From 2015 to 2018, the proportion of people who inject drugs who have received treatment for hepatitis C has almost tripled in San Francisco, according to results published in PLOS ONE.
Because 80% of hepatitis C transmissions occur among people who inject drugs, this group faces a greater risk of contracting the virus and—if left untreated—developing complications, such as cirrhosis and liver cancer.
Two thirds of the approximately 22,000 individuals who tested positive for antibodies to hepatitis C virus (HCV) in San Francisco in 2016 were people who inject drugs. Of these, only 23% had received antiviral therapy. In order to better implement efforts to eliminate hepatitis C by 2030—a goal set by the United States and the World Health Organization—data on whether people who inject drugs are plugged into care is needed.
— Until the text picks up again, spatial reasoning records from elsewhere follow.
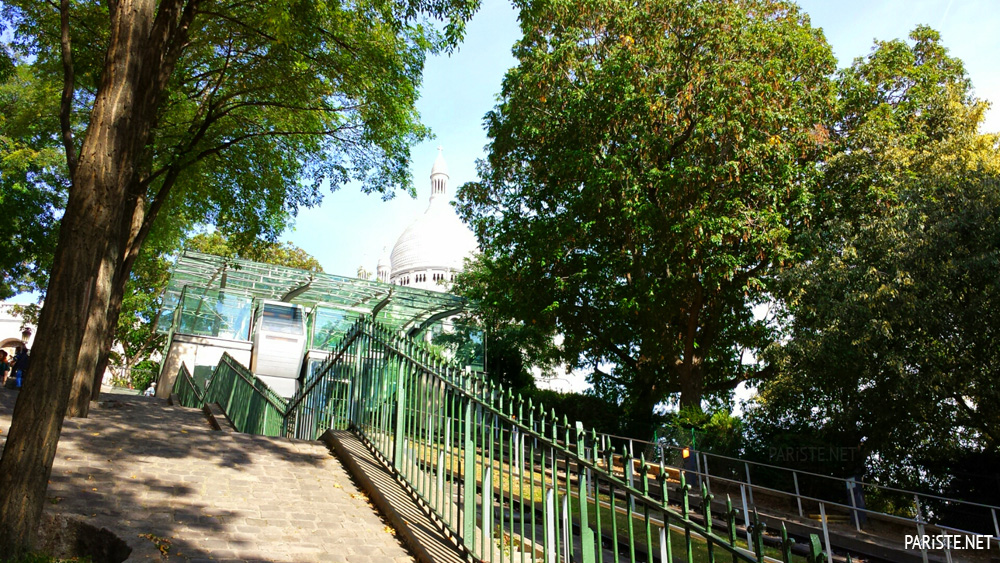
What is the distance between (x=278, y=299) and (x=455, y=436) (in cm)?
2344

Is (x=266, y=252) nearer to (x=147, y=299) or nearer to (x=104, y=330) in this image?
(x=147, y=299)

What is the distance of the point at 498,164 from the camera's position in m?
22.5

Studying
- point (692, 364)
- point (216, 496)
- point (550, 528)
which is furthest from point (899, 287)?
point (216, 496)

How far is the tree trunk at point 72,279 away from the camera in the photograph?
4.42 metres

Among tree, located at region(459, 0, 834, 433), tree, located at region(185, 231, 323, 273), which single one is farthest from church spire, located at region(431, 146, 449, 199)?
tree, located at region(459, 0, 834, 433)

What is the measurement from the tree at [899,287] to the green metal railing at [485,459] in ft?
A: 19.9

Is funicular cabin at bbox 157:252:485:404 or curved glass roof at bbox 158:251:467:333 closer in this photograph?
curved glass roof at bbox 158:251:467:333

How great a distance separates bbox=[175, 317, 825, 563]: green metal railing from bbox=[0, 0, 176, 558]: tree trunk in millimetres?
2690

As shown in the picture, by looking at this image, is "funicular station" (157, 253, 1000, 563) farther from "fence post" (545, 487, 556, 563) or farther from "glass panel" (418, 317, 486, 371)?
"glass panel" (418, 317, 486, 371)

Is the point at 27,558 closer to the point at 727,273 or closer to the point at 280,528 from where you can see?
the point at 280,528

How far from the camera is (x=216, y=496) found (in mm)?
5758

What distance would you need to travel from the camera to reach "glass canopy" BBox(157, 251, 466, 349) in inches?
1014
Ali Mirzazadeh, PhD, MD, MPH, of the University of California, San Francisco, and colleagues examined data from the 2018 National HIV Behavioral Surveillance (NHBS) surveys of people who inject drugs in San Francisco. They compared this information with data from the 2015 NHBS survey to assess any changes. Participants were asked whether they had been tested for hepatitis, what the results were and whether they had received treatment. They also had blood drawn to test for HCV and HIV.
A total of 456 people who inject drugs responded to the survey in 2018. Most were older than 40 (60%), white (46%), male (68%), unemployed (45%) and currently unhoused (77%); 9% were living with HIV. However, 88% said they had a regular source of health care, and 94% had some type of health insurance. Most said they injected more than once a week (90%) and used needle exchange services (91%).
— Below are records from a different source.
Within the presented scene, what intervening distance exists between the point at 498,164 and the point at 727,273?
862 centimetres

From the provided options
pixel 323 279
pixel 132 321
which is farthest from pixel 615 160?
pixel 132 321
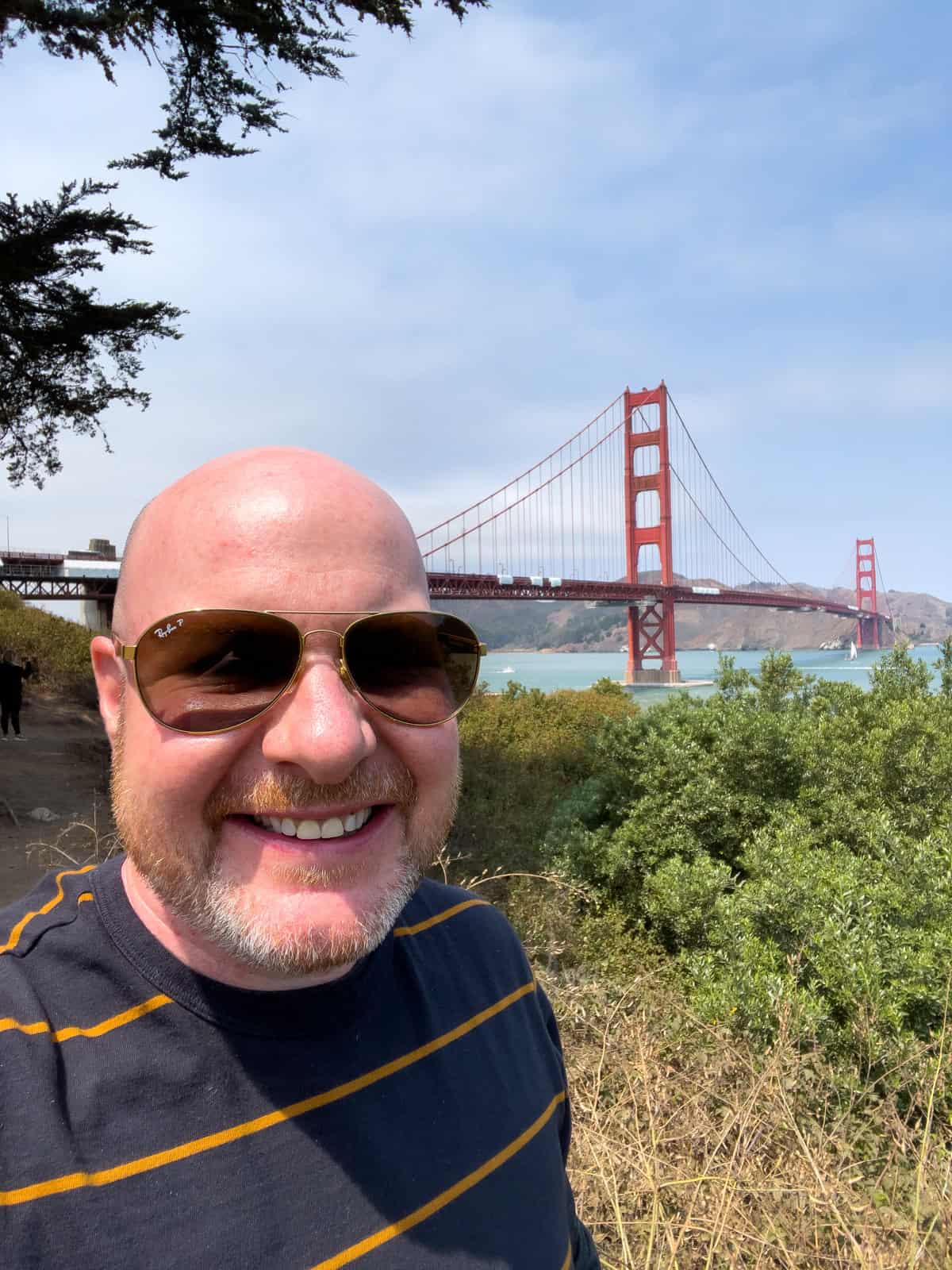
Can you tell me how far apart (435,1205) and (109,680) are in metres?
0.70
Of these, 88% reported ever having been tested for hepatitis C. Sixty-three percent tested positive for HCV antibodies (indicating they had ever had the virus), and 50% were diagnosed with current active infection. Of those diagnosed, 42% received antiviral therapy, and 81% of those treated achieved a sustained virological response (SVR)—an undetectable viral load 12 weeks after completing therapy—which is considered a cure.
Comparing data from the 2015 and 2018 surveys, the researchers found that similar proportions of people were tested and received an HCV diagnosis. But only 19% received treatment in 2015, compared with 42% in 2018.
After adjusting for other factors, people without health insurance and those with no regular source of health care were significantly less likely to receive treatment for hepatitis C in 2018. In 2015, people who identified as transgender were also less likely to be treated, but this was no longer the case in 2018, when all the transgender individuals who completed the 2018 survey had been treated for hepatitis C. While unhoused individuals were more likely to have received treatment in 2018 than in 2015, nearly 70% still remained untreated.
“While findings indicate an improvement in HCV treatment uptake among PWID [people who inject drugs] in San Francisco, more than half of PWID diagnosed with HCV infection had not received HCV treatment in 2018,” the study authors concluded.
More than 1,400 people who inject drugs would need to be treated annually in order to eliminate hepatitis C by 2030 in San Francisco, the researchers estimated. “Policies and interventions to increase coverage are necessary, particularly among PWID who are uninsured and outside of regular care,” they wrote.